Thrown to the wolves
Duggan was in China last year running his aviation consultancy business in Shandong Province, when he was contacted by ASIO, and informed him that he should return to Australia as the intelligence agency had just approved his clearance for an Australian aviation security ID card.
Yet not only was there no further mention of the card on his return, but instead, after a few weeks, Duggan was arrested and taken into custody in Orange.
And while an intelligence agency using such a tactic to lure a suspect into a position where they can be arrested is completely legal in the States, in Australia, this practice is unlawful.
So, in his lengthy complaint to the IGIS, Duggan made clear mention of this matter, and it is what appears to have led to the official inquiry into the case. Although under the terms of the 1976 Australian-US treaty such actions aren’t expressly ruled out as a means to facilitate extradition.
“I’m grateful that the Inspector General has commenced that investigation because to date, ASIO has been hiding behind national security laws to avoid giving any answers on the public record,” Shoebridge asserted.
“Of course, it’s deeply problematic if Australian security agencies are luring Australians home, not for their protection, but in actual fact to throw them to the wolves for the benefit of the United States.”
Political prosecution
Around the time that Duggan was arrested, the UK government announced that it was going to investigate 30-odd former military pilots on suspicion of having trained Chinese people, whilst our defence minister Richard Marles said he was going to take a look into the local situation.
But going back a decade ago, when Duggan is supposed to have committed some grave national security crime, China wasn’t on the US radar. There was no ongoing build up to war with Beijing. AUKUS hadn’t been thought of. And the cold war political climate of the moment didn’t exist.
Duggan was just doing what many other ex-military pilots were doing, training others to fly planes in exchange for money, like any other regular job. And what he, and many others like him were doing, was completely lawful, above board, and no one was concerned about it.
“There is no question that this is in large part a political prosecution on the part of the United States,” Shoebridge made clear. “The conduct that the United States is complaining of was conduct that consisted of training in full public view with a South African training company in South Africa.”
Indeed, Article VII(1)(c) of the Australia-US extradition treaty outlines that “extradition shall not be granted” if “the offence in respect of which extradition is requested is of a political character, or the person” proves that the request has been made to punish them for an offence political in nature.

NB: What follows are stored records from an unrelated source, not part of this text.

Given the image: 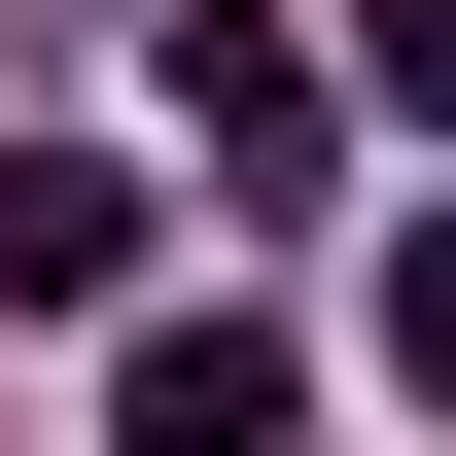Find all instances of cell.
Here are the masks:
<instances>
[{"instance_id":"7a4b0ae2","label":"cell","mask_w":456,"mask_h":456,"mask_svg":"<svg viewBox=\"0 0 456 456\" xmlns=\"http://www.w3.org/2000/svg\"><path fill=\"white\" fill-rule=\"evenodd\" d=\"M175 141H211L246 211H281V175H351V70L281 36V0H175Z\"/></svg>"},{"instance_id":"3957f363","label":"cell","mask_w":456,"mask_h":456,"mask_svg":"<svg viewBox=\"0 0 456 456\" xmlns=\"http://www.w3.org/2000/svg\"><path fill=\"white\" fill-rule=\"evenodd\" d=\"M0 316H141V175L106 141H0Z\"/></svg>"},{"instance_id":"6da1fadb","label":"cell","mask_w":456,"mask_h":456,"mask_svg":"<svg viewBox=\"0 0 456 456\" xmlns=\"http://www.w3.org/2000/svg\"><path fill=\"white\" fill-rule=\"evenodd\" d=\"M106 456H316V351H281V316H175V281H141V316H106Z\"/></svg>"}]
</instances>
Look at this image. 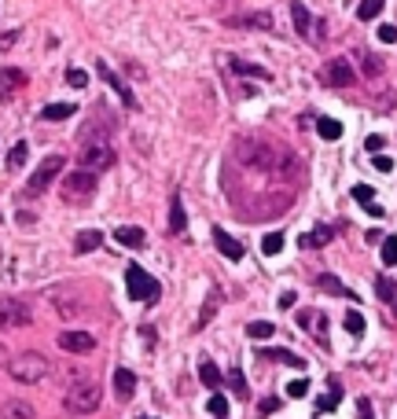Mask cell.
I'll use <instances>...</instances> for the list:
<instances>
[{
    "label": "cell",
    "instance_id": "36",
    "mask_svg": "<svg viewBox=\"0 0 397 419\" xmlns=\"http://www.w3.org/2000/svg\"><path fill=\"white\" fill-rule=\"evenodd\" d=\"M346 331H350L353 338H360V335H364V316H360L357 309H350V313H346Z\"/></svg>",
    "mask_w": 397,
    "mask_h": 419
},
{
    "label": "cell",
    "instance_id": "34",
    "mask_svg": "<svg viewBox=\"0 0 397 419\" xmlns=\"http://www.w3.org/2000/svg\"><path fill=\"white\" fill-rule=\"evenodd\" d=\"M261 250L269 254V257H276L279 250H284V232H269V236L261 239Z\"/></svg>",
    "mask_w": 397,
    "mask_h": 419
},
{
    "label": "cell",
    "instance_id": "48",
    "mask_svg": "<svg viewBox=\"0 0 397 419\" xmlns=\"http://www.w3.org/2000/svg\"><path fill=\"white\" fill-rule=\"evenodd\" d=\"M279 408V401L276 397H269V401H261V415H269V412H276Z\"/></svg>",
    "mask_w": 397,
    "mask_h": 419
},
{
    "label": "cell",
    "instance_id": "37",
    "mask_svg": "<svg viewBox=\"0 0 397 419\" xmlns=\"http://www.w3.org/2000/svg\"><path fill=\"white\" fill-rule=\"evenodd\" d=\"M383 265H397V239L393 236L383 239Z\"/></svg>",
    "mask_w": 397,
    "mask_h": 419
},
{
    "label": "cell",
    "instance_id": "30",
    "mask_svg": "<svg viewBox=\"0 0 397 419\" xmlns=\"http://www.w3.org/2000/svg\"><path fill=\"white\" fill-rule=\"evenodd\" d=\"M339 401H342V386H339V382H331V394L317 401V412H331V408H339Z\"/></svg>",
    "mask_w": 397,
    "mask_h": 419
},
{
    "label": "cell",
    "instance_id": "52",
    "mask_svg": "<svg viewBox=\"0 0 397 419\" xmlns=\"http://www.w3.org/2000/svg\"><path fill=\"white\" fill-rule=\"evenodd\" d=\"M0 364H8V349L4 346H0Z\"/></svg>",
    "mask_w": 397,
    "mask_h": 419
},
{
    "label": "cell",
    "instance_id": "33",
    "mask_svg": "<svg viewBox=\"0 0 397 419\" xmlns=\"http://www.w3.org/2000/svg\"><path fill=\"white\" fill-rule=\"evenodd\" d=\"M232 70H236V74H246V77H261V82L269 77V70H265V67H254V63H239V59H232Z\"/></svg>",
    "mask_w": 397,
    "mask_h": 419
},
{
    "label": "cell",
    "instance_id": "6",
    "mask_svg": "<svg viewBox=\"0 0 397 419\" xmlns=\"http://www.w3.org/2000/svg\"><path fill=\"white\" fill-rule=\"evenodd\" d=\"M77 158H81V169L103 173V169H111V166H114V148H111L107 140H89V143H81Z\"/></svg>",
    "mask_w": 397,
    "mask_h": 419
},
{
    "label": "cell",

“Not only was the training itself public but Duggan openly spoke of the training he had undertaken in seminars and training sessions, and this was material that was freely distributed on the internet,” Shoebridge added.
“All that has changed since 2011 is the global political environment and the loud drums of war against China.”
The US rules-based order
But while the IGIS inquiry and the prospect of a temporary stay are welcomed, it must be remembered that this is all taking place against a backdrop that includes the Assange extradition, the establishment of AUKUS and the erosion of Australian sovereignty in the face of US power.
“If the past is any gauge of the future,” Shoebridge quipped, “if a US president asked an Australian prime minister – whether Coalition or Labor – to roll over so they could tickle their belly, they’ll be on the ground in an instant.”
“And whether it is hundreds of billions of dollars for US and UK submarines, the indefinite gaoling of Australian citizens or providing whatever forward bases for submarines, B-52s and marines that the United States asks for, this does not look like an equal relationship.”
“This has all the hallmarks of a master-servant relationship,” Greens Senator David Shoebridge warned in conclusion. “And Australia is very much the servant, under the Albanese government.”